§ 2. Mr. Michael Brown
To ask the Secretary of State for Employment what assessment he has made of the effect implementation of the EC social charter would have on unemployment in the United Kingdom.
§ The Secretary of State for Employment (Mr. Michael Howard)
Much of the proposed legislation under the European Commission's social action programme would be very damaging for the United Kingdom. The working time directive alone would impose crippling costs of more than £5 billion on United Kingdom employers. That assessment is confirmed by analysis from business and independent academic organisations.
§ Mr. Brown
In view of my right hon. and learned Friend's comments about the £5 billion cost of implementing that programme, will he give a categorical assurance that there is no way, in any circumstances, in which the present Government—or any Government if they were acting responsibly—could possibly accept the social charter?

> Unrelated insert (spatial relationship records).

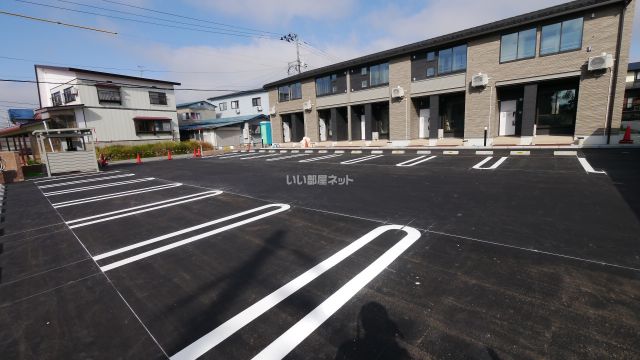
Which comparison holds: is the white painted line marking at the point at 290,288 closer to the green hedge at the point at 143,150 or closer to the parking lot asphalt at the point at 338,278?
the parking lot asphalt at the point at 338,278

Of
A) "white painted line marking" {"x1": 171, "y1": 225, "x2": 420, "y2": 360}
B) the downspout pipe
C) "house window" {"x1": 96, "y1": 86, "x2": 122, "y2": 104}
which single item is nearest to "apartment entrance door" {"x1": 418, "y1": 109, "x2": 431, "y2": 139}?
the downspout pipe

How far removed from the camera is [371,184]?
794cm

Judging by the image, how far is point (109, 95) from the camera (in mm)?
25688

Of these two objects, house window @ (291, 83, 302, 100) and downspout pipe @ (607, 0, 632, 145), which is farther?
house window @ (291, 83, 302, 100)

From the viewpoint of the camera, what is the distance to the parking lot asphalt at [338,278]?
85.1 inches

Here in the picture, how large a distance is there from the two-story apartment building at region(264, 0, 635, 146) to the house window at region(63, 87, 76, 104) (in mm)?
20479

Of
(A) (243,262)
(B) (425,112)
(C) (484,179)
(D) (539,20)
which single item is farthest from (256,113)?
(A) (243,262)

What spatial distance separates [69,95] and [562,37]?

Would not it be a recipe for disaster in the offshore oil industry, in agriculture and in the hotel and catering industry? Would not it be a disaster for part-time workers, women workers and, indeed, all workers in Britain?
§ Mr. Howard
My hon. Friend is right. I assure him that the Government will do all that they can to resist the imposition of such measures on this country. However, I must tell him that it is a draft directive, which has been brought forward by the Commission, utterly spuriously, on grounds of health and safety. As such, it is alleged that it is appropriate to be dealt with on the basis of qualified majority voting. Although we shall do our utmost to resist it, I cannot give my hon. Friend a guarantee that we will be successful in that endeavour.
§ Ms. Quin
Is the Secretary of State concerned that some workers in Britain get such low wages that they are forced to apply for social security benefit? Does he believe that bad employers should be subsidised by the state in that way? If not, why will not he accept the provisions of the social charter which would attack the problem of low pay?
§ Mr. Howard
In fact, the social action programme does not contain proposals related to low pay, as the hon. Lady suggested. Family credit is one of the great advances of social legislation. It is one of the ways in which we ensure that, so far as possible, people are better off in work than out of work. If the hon. Lady would read some of the reports from the OECD and other reputable organisations, she would see the extent to which those organisations commend our practices in those matters.
§ Mr. Irvine
My right hon. and learned Friend said that he would do all that he could to resist those directives. In view of his assessment of the damage that they are likely to cause to employment in this country, will he say under which article of the treaty of Rome they have been proposed? If the Government do not have the power of veto and we risk having those directives imposed on us, it is an extremely serious matter.
§ Mr. Howard
I agree that it is a serious matter. The directives are proposed under article 118A, which is subject to qualified majority voting. I am doing my utmost to persuade my colleagues in the Council of Ministers that it would make no sense, for the European Community as well as this country, if the directives were promulgated in their present form.
§ Mr. Blair
Is not the real reason why the Secretary of State makes those absurd and fictitious claims about the effect of the social charter, which bears no resemblance to the reality of the proposals, that he dare not admit that the Government are opposed, not just in detail but in principle, to the idea of binding employment standards across the Community? Will he now answer the question of the hon. Member for Brigg and Cleethorpes (Mr. Brown) and confirm that when the Prime Minister goes to Maastricht he will sign no treaty that allows qualified majority voting on any aspect of employment law?
§ Mr. Howard
What the hon. Gentleman said at the beginning of his question was entirely wrong. I refer him to the independent Centre for Economic Policy Research, where Professor Denis Snower recently published a document saying:Implementing the social charter may be expected to hurt precisely those workers it seeks to help, in addition to raising unemployment and reducing investment".This year's Employment Institute economic report on the social charter found thatattempts by the Government to foster labour market flexibility … will be undermined by the directives presently contained within the Social Action Programme.As for the hon. Gentleman's question, the Prime Minister made the Government's position entirely clear in a debate on that matter in the House last week.